_PROBLEM STATEMENT_: Scan the material below, then work out how many of its lines contain the word "needle"; reply with that number only.
****************
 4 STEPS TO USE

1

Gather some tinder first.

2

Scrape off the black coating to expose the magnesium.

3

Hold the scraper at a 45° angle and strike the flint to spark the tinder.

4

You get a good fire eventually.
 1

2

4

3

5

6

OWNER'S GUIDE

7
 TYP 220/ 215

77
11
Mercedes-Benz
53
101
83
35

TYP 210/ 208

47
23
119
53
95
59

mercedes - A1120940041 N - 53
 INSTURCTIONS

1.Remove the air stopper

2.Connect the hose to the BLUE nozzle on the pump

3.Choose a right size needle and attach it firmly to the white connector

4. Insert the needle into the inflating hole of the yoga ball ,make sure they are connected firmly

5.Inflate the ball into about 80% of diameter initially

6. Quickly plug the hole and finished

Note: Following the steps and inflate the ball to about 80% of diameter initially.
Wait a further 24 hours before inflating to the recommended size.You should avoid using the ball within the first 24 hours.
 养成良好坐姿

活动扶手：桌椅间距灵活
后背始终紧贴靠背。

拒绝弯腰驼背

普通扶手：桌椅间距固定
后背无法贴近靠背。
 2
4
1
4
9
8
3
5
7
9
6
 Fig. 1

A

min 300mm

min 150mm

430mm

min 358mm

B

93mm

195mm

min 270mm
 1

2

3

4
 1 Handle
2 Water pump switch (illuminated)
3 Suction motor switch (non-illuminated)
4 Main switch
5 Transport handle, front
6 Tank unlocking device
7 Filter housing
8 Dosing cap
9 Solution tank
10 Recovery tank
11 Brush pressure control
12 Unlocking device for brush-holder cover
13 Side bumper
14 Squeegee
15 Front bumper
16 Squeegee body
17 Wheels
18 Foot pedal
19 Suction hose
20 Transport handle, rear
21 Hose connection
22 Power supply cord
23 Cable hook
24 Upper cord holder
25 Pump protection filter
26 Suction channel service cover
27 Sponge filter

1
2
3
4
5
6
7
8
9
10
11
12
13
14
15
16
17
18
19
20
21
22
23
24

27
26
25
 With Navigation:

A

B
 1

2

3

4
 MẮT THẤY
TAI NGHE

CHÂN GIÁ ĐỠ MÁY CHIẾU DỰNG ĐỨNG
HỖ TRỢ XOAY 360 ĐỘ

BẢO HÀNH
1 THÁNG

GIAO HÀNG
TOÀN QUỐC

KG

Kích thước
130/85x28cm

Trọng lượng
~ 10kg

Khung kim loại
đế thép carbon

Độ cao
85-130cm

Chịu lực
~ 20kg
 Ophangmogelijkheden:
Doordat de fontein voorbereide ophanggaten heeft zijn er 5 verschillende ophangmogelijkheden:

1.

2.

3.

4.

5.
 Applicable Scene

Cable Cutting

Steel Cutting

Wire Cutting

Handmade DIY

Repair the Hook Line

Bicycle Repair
****************
_SOLUTION TO THE EXERCISE_: 2